Earlier this week, Planned Parenthood president Cecile Richards rebutted a post by U.S. News and World Report's God and Country blogger, Dan Gilgoff, who unquestioningly suggested that the Obama administration needed to respond to the "demand" of the U.S. Conference of Catholic Bishops that abortion services be excluded from health care reform. (Gilgoff, who frequently leaves right-wing spin untouched in his posts, more recently has recruited religious right figures as guest bloggers).
Richards wrote, "Does anyone else see the irony in the U.S. bishops wanting to define universal health care as covering everything except for what they don't support?

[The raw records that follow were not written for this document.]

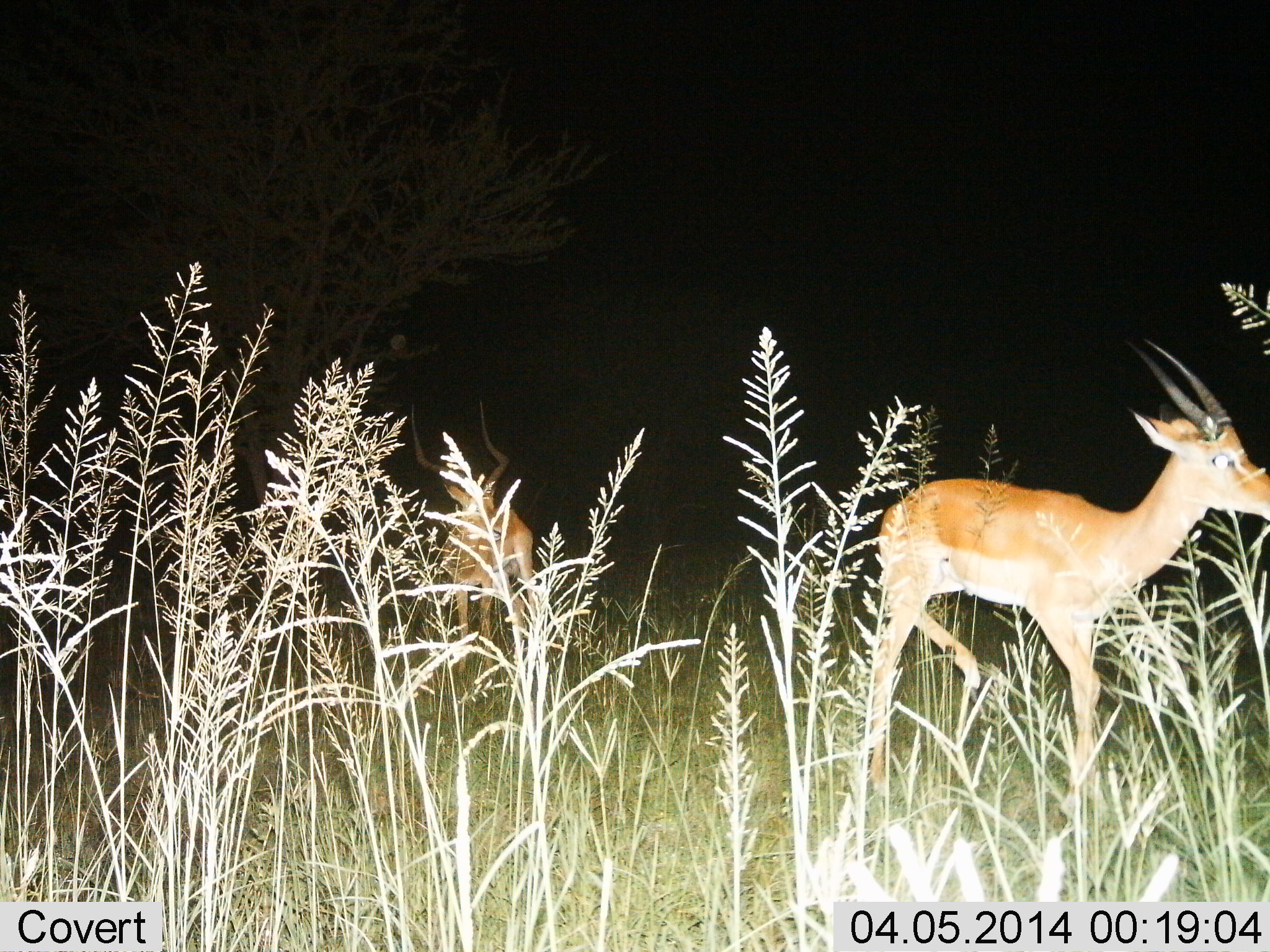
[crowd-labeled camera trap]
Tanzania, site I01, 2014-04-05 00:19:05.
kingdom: Animalia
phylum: Chordata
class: Mammalia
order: Artiodactyla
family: Bovidae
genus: Aepyceros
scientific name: Aepyceros melampus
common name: impala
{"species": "impala (Aepyceros melampus)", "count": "2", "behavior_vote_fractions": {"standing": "90%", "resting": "0%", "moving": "10%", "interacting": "0%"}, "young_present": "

Under this theory, I suppose women are supposed to wait to see just exactly how the U.S. Conference of Catholic Bishops comes down on a variety of health care needs to understand what in fact will be considered universal." But since Obama has painted himself into a corner by elevating religious voices (and including a representative of the U.S.C.C.B. on his faith-based advisory council), he finds himself in the squirmy position of trying to answer: whose religion?
Catholics for Choice -- which was not asked to participate in yesterday's call between "people of faith" and the White House, has put out its own passionate and detailed statement on health care reform. (The U.S.C.C.B. did not participate either; anti-choice evangelicals, also not on the call, are now outraged that Obama said spreading misinformation about, among other things, government-funded abortion, was "bearing false witness.")
In his statement, Catholics for Choice president Jon O'Brien calls for contraception to not just be covered, but to be free. "As access to free contraception provides men and women with the resources they need to lead happy and healthy lives and saves money, including provisions for free contraception ought to be obvious to the architects of healthcare reform," O'Brien writes. The outrage, of course, is that this isn't at all obvious to lawmakers, because, as with much of the health care reform debate, the loud voices of irrationality -- some now saying that even contraceptive coverage violates religious conscience -- are still hijacking the debate.